Foi exatamente como contaram os antigos moradores desta
aldeia disseram.
Então, o monge Muso perguntou:
E o velho monge da colina não faz cerimônias
fúnebres para vocês?
Não existe nenhum monge na colina.
Eu o encontrei em seu ermitério. Ele se
recusou a me dar abrigo, mas indicou essa aldeia para
mim.
Os ouvintes se olharam espantados e, após um momento
do silêncio, o novo chefe da casa disse:
Senhor monge, sinto dizer que não existe
nenhum santuário, nem monge eremita na colina.
Acho que o senhor estava cansado e algum texugo o fez
ter visões ilusórias.
Muso
Soseki concordou com ele e obteve detalhadas informações
sobre o caminho que deveria seguir, para não se
perder novamente. Mas, deixando a aldeia, foi em direção
à colina, procurar pelo santuário, pois
tudo parecia muito real para ser um truque ilusório
de raposa ou texugo.
Pouco depois, encontrou o santuário e o velho monge
eremita, que se curvou humildemente, dizendo estar envergonhado.
Tratei-o mal ontem.
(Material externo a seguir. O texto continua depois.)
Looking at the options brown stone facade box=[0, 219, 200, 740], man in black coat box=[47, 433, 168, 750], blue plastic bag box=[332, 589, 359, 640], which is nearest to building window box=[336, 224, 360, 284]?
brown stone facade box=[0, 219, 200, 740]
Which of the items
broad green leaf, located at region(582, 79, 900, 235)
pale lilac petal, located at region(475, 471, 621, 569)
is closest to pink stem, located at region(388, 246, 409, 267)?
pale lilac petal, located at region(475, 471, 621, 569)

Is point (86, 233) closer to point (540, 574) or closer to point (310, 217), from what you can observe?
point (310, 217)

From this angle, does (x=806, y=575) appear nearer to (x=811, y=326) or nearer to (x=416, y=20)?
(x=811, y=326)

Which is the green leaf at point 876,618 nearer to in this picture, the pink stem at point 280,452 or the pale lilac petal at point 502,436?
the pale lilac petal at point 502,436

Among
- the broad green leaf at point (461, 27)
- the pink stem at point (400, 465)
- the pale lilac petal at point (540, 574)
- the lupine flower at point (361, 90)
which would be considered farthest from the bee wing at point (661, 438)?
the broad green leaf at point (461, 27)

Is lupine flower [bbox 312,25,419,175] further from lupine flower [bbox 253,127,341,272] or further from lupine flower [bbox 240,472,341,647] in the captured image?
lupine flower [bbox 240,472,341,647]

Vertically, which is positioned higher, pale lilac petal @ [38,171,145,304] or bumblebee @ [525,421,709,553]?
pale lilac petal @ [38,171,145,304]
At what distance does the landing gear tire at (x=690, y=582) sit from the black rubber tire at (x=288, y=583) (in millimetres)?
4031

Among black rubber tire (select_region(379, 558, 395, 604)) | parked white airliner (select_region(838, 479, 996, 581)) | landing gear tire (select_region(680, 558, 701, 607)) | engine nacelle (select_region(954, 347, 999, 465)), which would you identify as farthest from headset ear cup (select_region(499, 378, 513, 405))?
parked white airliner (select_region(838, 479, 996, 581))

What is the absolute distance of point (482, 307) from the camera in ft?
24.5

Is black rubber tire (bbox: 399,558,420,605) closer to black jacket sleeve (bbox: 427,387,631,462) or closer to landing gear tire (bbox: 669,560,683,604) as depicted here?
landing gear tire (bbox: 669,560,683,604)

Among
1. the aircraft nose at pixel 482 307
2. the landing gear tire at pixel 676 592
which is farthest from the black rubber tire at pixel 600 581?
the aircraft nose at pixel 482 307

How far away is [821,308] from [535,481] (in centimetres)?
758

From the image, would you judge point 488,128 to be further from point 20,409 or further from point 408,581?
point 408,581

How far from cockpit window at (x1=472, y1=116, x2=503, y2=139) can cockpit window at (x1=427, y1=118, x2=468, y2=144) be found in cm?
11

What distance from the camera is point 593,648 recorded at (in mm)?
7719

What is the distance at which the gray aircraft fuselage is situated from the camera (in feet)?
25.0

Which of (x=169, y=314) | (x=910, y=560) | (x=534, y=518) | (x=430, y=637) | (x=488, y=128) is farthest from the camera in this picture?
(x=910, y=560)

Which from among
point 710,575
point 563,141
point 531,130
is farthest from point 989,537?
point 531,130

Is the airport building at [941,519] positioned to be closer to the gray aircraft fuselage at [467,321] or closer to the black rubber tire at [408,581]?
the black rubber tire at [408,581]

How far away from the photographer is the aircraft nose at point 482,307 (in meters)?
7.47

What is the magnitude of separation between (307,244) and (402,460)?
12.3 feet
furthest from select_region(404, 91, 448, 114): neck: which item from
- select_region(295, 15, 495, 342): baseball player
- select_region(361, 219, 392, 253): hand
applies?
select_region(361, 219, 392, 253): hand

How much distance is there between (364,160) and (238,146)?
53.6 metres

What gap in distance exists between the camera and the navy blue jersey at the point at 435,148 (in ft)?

Estou muitíssimo envergonhado,
perdoe-me.
Ora, não há porque sentir vergonha por ter-me
negado abrigo. O senhor me indicou a aldeia onde fui muito
bem tratado.
Não estou com vergonha por ter-lhe negado
abrigo, mas sim porque você me viu em minha forma
real. Devorei o cadáver e as oferendas diante de
seus olhos. Eu sou um Jiki Niki, um devorador de cadáveres.
Antigamente, eu era o único monge desta região.
Assim, eu fazia as cerimônias fúnebres para
o pessoal da localidade. Às vezes, atendia povos
de aldeias distantes. Mas eu fazia os ofícios apenas
visando à recompensa financeira. Gostava de comer
alimentos caros e vestir roupas de luxo. Por causa das
minhas ações egoístas, quando morri,
renasci imediatamente na forma de um Jiki Niki.
Desde então, sou obrigado a me alimentar com defuntos
humanos, como você viu ontem à noite. Livre-me
desse sofrimento executando um culto Segaki (exorcismo
de Gaki, o espírito faminto). Ajude-me, por favor,
a me livrar desta horrível existência.
Assim
que o velho monge expressou sua petição,
desapareceu, como por encanto, juntamente com o santuário.
Então, Muso se viu ajoelhado na relva, ao lado
de um antigo túmulo antigo e entendeu que aquele
era o túmulo do velho monge eremita.